>> BEGIN Text section

001-09645   74-1787539
(Commission File Number)   (IRS Employer Identification No.)
200 East Basse Road
San Antonio, Texas 78209
(Address of Principal Executive Offices, Including Zip Code)
210-822-2828
(Registrant’s Telephone Number, Including Area Code)
Check the appropriate box below if the Form 8-K filing is intended to simultaneously satisfy the filing obligation of the registrant under any of the following provisions:
o   Written communications pursuant to Rule 425 under the Securities Act (17 CFR 230.425)
 
o   Soliciting material pursuant to Rule 14a-12 under the Exchange Act (17CFR240.14a-12)
 
o   Pre-commencement communications pursuant to Rule 14d-2(b) under the Exchange Act (17CFR240.14d-2(b))
 
o   Pre-commencement communications pursuant to Rule 13e-4(c) under the Exchange Act (17CFR240.13e-4(c))
 
 

 


 

INFORMATION TO BE INCLUDED IN THIS REPORT
Item 1.01 Entry into a Material Definitive Agreement.
     Please see the description of the Credit Agreements, Purchase Agreements, Indenture, Supplemental Indenture, Notes, Management Agreement and Registration Rights Agreement as set forth in Item 1.01 to the Current Report on Form 8-K filed by CC Media Holdings, Inc. (“CC Media”) with the Securities and Exchange Commission (the “SEC”) on July 30, 2008, which descriptions are incorporated herein by reference.

>> END Text section
>> BEGIN Dataset content

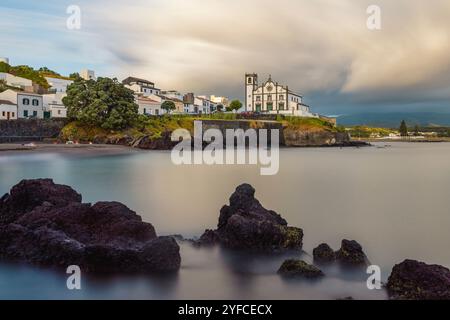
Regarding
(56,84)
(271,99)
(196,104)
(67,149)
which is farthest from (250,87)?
(67,149)

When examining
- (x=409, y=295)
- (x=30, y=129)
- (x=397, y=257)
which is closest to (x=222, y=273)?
(x=409, y=295)

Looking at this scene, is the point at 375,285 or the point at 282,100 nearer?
the point at 375,285

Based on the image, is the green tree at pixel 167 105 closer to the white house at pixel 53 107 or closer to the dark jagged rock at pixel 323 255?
the white house at pixel 53 107

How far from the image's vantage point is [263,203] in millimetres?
25172

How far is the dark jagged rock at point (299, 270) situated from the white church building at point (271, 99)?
96177 mm

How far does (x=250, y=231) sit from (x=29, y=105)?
231 feet

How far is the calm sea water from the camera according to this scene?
34.7 feet

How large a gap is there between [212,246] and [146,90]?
3902 inches

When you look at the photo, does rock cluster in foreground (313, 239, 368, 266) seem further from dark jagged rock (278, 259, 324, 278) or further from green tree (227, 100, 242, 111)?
green tree (227, 100, 242, 111)

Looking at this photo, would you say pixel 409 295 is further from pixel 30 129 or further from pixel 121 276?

>> END Dataset content

According to the filing excerpt, on what date did CC Media Holdings, Inc. file its Current Report on Form 8-K with the SEC?

July 30, 2008